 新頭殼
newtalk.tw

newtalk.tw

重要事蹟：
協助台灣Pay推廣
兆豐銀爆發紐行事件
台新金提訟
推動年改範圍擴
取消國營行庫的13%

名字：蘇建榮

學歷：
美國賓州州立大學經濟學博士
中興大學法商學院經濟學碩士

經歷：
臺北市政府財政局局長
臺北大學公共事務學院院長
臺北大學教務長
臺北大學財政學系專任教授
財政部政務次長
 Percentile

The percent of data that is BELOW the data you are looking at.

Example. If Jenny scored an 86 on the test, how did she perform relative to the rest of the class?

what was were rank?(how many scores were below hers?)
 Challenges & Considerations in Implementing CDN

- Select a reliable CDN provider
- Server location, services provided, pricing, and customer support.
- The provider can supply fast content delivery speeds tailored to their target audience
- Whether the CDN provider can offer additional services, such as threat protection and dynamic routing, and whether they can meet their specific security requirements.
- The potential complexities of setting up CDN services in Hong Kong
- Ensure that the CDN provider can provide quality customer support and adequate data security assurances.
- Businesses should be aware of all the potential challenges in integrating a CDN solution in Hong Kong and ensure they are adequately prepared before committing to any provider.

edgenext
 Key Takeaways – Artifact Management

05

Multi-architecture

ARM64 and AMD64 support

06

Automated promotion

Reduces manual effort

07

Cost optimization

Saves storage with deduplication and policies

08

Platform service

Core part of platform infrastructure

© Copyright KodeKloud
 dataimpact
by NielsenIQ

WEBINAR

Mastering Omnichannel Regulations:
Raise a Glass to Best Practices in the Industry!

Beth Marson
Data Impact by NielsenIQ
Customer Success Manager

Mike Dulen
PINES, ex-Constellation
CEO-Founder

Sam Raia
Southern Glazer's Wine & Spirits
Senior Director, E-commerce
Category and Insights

§

▶ [ASSIGNED TASK]
In the entries above, one line contains "- Whether the" and another contains "- Ensure that". Reproduce exactly those two lines and the lines between them, nothing else.

▶ [FINAL ANSWER]
- Whether the CDN provider can offer additional services, such as threat protection and dynamic routing, and whether they can meet their specific security requirements.
- The potential complexities of setting up CDN services in Hong Kong
- Ensure that the CDN provider can provide quality customer support and adequate data security assurances.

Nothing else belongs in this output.